TASK REQUIREMENTS —
[a] Answer these questions about the crypt thread, one line each:
(i) What species does Cavan Allen first suggest the plant is?
(ii) According to HeyPK, what was C. walkeri formerly called?
(iii) Once the plant gets taller, what does JaySilverman plan to move it closer to?
[b] Rewrite the crypt thread from "I agree. Its" to "to my driftwood.", changing "driftwood" to "rockwork".

DOCUMENT EXTRACT —
+++
# What crypt have I got?



## JaySilverman (Jun 19, 2005)

I recently just bought some kind of crypt at the LFS yesterday. It was an impulse buy and I have no idea what it is. It didn't have a name but it was really beautiful. Anyway's here's a pic I took of it right after I put it in my tank.










Also is this a good spot for it? OR will it get too big and grow higher and ruin my triangular look?


----------



## Cavan Allen (Jul 22, 2004)

Jay,

It looks like _C. beckettii_ . And if that's what it is, it will grow too tall for that spot.


----------



## Simpte 27 (Jul 16, 2004)

I agree. Its C. Becketti. I would move it now, before it gets settled in. They do not like to be moved around.


----------



## JaySilverman (Jun 19, 2005)

hmm, it doesn't really look like C. beckettii in the plant finder. Maybe because mine are just very young. It says they grow slowly so I'm not too pressured into moving it just yet. I'll wait till it gets taller then move it closer to my driftwood.

Thanks guys.


----------



## Simpte 27 (Jul 16, 2004)

Waiting to long may result in crypt melt. Just a forewarning.


----------



## JaySilverman (Jun 19, 2005)

yea I'm not too worried about it.


----------



## HeyPK (Jan 23, 2004)

I am leaning towards C. walkeri, (used to be called C. lutea). It is one of the easiest crypts to grow


----------



## Simpte 27 (Jul 16, 2004)

The leaf coloring doesn't match IMO. I could be wrong though (wouldn't be the first time. lol)


----------



## opiesilver (Dec 30, 2004)

Looks like either a C. lutea or a C. wendtii green to me.


----------



## opiesilver (Dec 30, 2004)

HeyPK said:


> I am leaning towards C. walkeri, (used to be called C. lutea). It is one of the easiest crypts to grow


I thought that walkeri had a bit of red in the leaves.


----------



## HeyPK (Jan 23, 2004)

Not so much red as brown, and it depends on the light level. Walkeri leaves are rather narrow and long. The plants in this picture have a bit of some brown on some of the leaves, and the pattern of brown looks similar to that of walkeri. The leaves don't look quite long enough, but they may have been grown emersed and in low light. When the new growth shows up, it will become more clear whether or not the species is C. walkeri.


----------



## ragn4rok (Jan 23, 2005)

They are Cryptocoryne x willisii "lucens"..

I bought this plant 6 months ago from Tropica. info : www.tropica.com


----------



## HeyPK (Jan 23, 2004)

ragn4rok, Your picture is, indeed, of C. x willisii. I recognized it instantly, since I have the same variety. However, Jay Silverman's picture is not of that species, and neither is mine. My picture was taken before my plants reached full size. Already, the largest leaves in that picture are too broad and too large to be C. x willisiii. The leaves of the plants in Jay's picture are also already too large and too broad to be C. x willisii.


----------



## ragn4rok (Jan 23, 2005)

HeyPK said:


> I am leaning towards C. walkeri, (used to be called C. lutea). It is one of the easiest crypts to grow


Sorry for my mistake. Now I'm totaly agree with you after I saw my emmersed lutea. ](*,) This is the picture of C. walkeri (lutea) from Tropica.
+++
COLLECTED DATA —
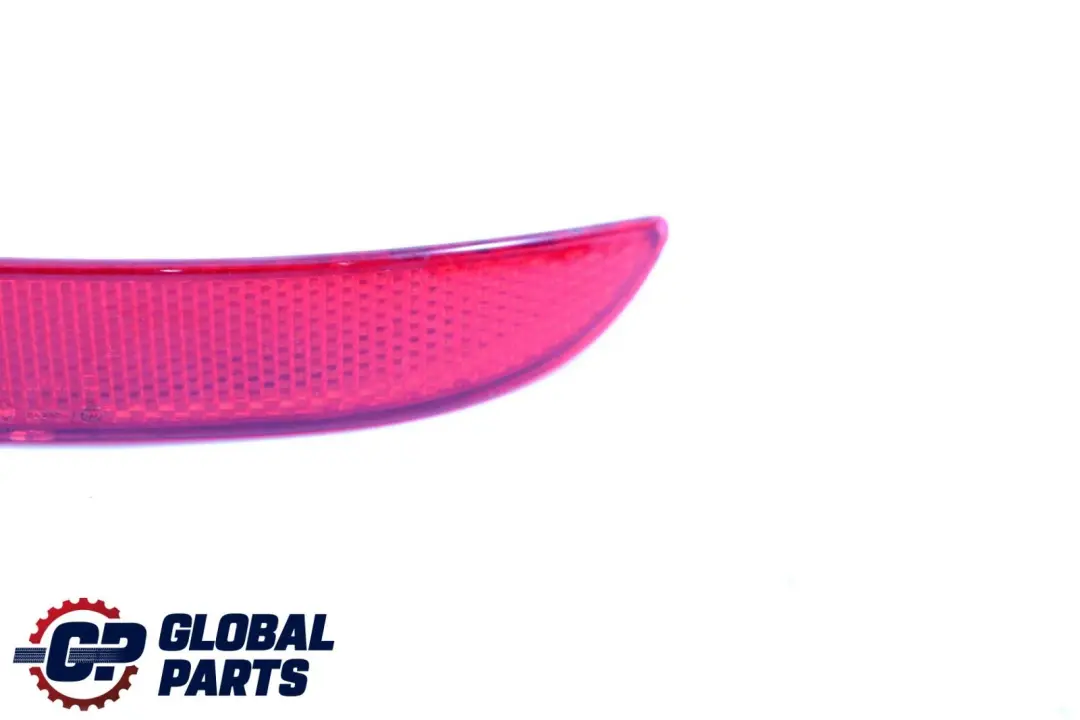 Bumper Reflector Left N/S Light to BMW X5 Series E70 Rear with Part number 7158949 BMW X5 Series E70 Rear Bumper Reflector Left N/S Light - SKU 7158949 - Part number 7158949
+++
ANSWERS TO THIS EXERCISE —
[a]
(i) C. beckettii
(ii) C. lutea
(iii) The driftwood

[b]
I agree. Its C. Becketti. I would move it now, before it gets settled in. They do not like to be moved around.


----------



## JaySilverman (Jun 19, 2005)

hmm, it doesn't really look like C. beckettii in the plant finder. Maybe because mine are just very young. It says they grow slowly so I'm not too pressured into moving it just yet. I'll wait till it gets taller then move it closer to my rockwork.